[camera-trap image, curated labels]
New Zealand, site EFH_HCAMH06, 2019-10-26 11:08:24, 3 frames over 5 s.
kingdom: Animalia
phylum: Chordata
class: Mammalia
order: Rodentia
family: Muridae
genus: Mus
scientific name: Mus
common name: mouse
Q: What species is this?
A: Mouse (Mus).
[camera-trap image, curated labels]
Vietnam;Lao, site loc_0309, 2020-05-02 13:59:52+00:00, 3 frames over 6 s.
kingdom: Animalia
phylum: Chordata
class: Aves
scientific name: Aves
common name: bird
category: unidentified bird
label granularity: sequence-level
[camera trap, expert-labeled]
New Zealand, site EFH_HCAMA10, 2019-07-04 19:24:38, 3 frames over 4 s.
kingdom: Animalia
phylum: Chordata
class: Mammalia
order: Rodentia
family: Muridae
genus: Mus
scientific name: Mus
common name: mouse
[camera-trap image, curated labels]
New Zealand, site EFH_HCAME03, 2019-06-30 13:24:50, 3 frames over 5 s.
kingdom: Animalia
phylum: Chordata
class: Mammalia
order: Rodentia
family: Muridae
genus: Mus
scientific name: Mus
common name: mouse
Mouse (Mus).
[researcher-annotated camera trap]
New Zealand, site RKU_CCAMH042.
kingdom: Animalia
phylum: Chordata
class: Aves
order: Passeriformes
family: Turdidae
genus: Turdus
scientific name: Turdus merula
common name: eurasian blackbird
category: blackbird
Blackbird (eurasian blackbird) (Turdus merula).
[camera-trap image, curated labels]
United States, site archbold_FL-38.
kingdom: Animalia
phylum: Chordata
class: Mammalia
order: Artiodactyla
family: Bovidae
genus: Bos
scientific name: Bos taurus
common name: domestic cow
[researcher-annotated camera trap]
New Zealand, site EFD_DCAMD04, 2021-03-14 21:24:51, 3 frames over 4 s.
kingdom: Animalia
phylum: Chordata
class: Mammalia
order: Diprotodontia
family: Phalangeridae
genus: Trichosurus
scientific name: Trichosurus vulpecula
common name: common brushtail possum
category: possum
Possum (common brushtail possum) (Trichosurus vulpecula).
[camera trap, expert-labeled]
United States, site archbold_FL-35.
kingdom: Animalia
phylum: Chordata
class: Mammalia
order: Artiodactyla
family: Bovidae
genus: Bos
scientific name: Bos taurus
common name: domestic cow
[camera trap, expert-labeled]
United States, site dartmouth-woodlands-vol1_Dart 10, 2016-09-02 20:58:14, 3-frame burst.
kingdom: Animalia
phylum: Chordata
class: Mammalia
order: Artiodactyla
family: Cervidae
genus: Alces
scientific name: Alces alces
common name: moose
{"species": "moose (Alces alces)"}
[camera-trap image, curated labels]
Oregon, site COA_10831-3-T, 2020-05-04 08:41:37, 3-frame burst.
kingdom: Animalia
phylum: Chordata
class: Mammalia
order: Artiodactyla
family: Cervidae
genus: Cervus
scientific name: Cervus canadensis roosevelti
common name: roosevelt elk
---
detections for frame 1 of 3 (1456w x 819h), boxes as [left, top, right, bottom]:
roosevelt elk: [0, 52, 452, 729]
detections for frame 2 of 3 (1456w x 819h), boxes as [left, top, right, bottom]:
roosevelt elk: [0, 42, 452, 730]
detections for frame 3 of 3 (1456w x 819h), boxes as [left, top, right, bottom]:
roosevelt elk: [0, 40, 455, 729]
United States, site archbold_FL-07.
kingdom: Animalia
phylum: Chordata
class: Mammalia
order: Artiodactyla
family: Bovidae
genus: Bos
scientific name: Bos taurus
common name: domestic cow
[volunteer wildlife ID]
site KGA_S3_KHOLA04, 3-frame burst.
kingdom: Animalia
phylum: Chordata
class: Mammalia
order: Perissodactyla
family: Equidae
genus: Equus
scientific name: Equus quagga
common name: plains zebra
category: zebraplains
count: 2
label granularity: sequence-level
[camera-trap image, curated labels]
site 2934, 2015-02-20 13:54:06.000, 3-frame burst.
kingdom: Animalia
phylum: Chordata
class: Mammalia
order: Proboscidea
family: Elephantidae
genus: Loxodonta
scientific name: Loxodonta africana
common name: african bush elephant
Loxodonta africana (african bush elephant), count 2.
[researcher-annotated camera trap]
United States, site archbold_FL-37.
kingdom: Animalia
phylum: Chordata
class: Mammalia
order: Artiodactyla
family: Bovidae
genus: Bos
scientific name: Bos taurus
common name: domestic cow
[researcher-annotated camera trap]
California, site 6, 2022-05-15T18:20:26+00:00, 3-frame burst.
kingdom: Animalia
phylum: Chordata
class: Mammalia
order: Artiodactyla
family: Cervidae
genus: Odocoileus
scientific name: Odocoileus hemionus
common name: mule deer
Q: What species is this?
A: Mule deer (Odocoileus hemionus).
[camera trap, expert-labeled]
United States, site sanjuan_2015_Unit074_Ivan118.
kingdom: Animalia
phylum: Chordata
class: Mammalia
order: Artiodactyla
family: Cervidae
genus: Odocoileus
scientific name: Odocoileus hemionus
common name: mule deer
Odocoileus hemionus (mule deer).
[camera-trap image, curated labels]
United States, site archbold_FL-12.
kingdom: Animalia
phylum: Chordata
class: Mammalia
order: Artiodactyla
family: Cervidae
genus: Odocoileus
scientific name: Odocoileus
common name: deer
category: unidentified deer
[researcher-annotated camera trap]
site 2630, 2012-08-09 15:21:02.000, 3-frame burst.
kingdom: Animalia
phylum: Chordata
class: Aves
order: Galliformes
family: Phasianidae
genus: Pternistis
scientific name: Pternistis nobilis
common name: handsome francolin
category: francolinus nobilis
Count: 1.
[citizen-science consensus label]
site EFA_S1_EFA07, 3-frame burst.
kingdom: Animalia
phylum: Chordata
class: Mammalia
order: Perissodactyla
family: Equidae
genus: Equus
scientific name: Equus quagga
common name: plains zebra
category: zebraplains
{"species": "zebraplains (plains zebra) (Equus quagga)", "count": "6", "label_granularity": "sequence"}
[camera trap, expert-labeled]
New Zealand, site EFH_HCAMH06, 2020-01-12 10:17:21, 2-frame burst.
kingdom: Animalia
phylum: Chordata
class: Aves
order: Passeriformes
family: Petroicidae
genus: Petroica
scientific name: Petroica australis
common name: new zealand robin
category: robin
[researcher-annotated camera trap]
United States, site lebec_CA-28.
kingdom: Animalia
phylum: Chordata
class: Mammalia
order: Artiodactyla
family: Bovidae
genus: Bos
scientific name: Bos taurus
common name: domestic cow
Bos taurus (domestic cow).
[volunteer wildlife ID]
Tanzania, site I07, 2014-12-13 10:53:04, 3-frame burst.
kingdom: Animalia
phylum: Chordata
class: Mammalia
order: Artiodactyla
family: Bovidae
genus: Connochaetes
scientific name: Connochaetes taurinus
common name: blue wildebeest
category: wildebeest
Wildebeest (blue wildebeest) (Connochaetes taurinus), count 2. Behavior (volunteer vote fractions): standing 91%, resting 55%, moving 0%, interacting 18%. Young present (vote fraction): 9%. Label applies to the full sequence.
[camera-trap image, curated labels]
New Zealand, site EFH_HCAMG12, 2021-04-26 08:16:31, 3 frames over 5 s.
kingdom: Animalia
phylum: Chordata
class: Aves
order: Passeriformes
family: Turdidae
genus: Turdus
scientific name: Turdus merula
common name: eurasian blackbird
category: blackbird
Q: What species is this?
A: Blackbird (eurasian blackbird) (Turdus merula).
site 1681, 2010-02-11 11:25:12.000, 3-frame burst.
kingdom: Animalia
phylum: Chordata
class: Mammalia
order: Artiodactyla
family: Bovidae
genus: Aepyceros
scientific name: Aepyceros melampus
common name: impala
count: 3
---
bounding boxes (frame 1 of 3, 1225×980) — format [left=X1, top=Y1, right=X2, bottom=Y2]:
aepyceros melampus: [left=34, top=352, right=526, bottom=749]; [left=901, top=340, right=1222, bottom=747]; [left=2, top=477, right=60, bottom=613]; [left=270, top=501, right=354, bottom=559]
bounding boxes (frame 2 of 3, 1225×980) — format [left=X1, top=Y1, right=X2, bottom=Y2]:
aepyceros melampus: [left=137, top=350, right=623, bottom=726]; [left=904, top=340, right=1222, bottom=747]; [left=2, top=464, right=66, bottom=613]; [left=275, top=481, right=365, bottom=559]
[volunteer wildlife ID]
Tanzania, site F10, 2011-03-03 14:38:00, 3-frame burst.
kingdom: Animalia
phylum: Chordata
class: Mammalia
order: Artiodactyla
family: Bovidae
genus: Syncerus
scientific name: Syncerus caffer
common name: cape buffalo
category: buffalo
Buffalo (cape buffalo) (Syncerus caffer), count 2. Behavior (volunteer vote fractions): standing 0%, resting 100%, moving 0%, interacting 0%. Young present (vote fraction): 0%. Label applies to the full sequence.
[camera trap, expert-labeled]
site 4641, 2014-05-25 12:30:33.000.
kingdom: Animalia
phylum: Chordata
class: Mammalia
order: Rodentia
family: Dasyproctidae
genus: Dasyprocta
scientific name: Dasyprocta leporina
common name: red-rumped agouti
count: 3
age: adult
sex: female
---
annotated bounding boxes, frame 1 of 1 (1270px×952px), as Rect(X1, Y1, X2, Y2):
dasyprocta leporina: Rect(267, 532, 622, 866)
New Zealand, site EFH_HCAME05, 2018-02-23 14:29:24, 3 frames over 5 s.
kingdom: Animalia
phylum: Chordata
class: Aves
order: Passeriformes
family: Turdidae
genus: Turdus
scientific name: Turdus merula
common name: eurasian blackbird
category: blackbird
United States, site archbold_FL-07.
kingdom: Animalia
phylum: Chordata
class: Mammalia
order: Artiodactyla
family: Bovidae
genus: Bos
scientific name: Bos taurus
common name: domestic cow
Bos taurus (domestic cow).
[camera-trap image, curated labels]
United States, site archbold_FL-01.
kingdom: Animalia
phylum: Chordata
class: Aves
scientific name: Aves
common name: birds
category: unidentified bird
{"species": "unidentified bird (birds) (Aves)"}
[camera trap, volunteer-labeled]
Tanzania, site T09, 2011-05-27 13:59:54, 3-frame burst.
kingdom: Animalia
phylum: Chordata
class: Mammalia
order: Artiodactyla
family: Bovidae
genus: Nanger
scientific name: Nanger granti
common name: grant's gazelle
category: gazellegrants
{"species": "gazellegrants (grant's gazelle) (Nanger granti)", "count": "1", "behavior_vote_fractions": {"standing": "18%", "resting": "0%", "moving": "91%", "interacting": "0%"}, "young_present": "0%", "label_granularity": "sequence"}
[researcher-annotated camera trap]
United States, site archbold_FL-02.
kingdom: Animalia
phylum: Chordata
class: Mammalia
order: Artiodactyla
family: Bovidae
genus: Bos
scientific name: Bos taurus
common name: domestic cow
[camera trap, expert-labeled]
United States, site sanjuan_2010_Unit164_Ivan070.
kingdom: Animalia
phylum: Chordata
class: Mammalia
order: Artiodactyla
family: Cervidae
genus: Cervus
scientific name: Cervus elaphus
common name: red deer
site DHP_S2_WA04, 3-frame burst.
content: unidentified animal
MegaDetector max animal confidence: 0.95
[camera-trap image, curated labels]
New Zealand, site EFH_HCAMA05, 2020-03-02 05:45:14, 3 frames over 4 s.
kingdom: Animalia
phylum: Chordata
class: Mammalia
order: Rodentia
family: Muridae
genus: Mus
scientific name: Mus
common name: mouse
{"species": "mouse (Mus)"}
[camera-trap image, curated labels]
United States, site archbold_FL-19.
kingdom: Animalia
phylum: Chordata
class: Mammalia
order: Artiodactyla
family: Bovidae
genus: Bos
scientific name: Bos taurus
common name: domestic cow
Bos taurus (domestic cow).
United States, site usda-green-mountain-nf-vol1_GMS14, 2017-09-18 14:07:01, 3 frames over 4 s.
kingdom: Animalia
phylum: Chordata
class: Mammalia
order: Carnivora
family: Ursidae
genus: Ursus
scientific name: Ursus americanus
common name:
——————————
■ **Exercise objective**:
Please, from the material above, copy only the lines from the line with "family: Dasyproctidae" up to and including the line with "New Zealand, site EFH_HCAME05, 2018-02-23", exactly as written.

■ **Output of the task**:
family: Dasyproctidae
genus: Dasyprocta
scientific name: Dasyprocta leporina
common name: red-rumped agouti
count: 3
age: adult
sex: female
---
annotated bounding boxes, frame 1 of 1 (1270px×952px), as Rect(X1, Y1, X2, Y2):
dasyprocta leporina: Rect(267, 532, 622, 866)
New Zealand, site EFH_HCAME05, 2018-02-23 14:29:24, 3 frames over 5 s.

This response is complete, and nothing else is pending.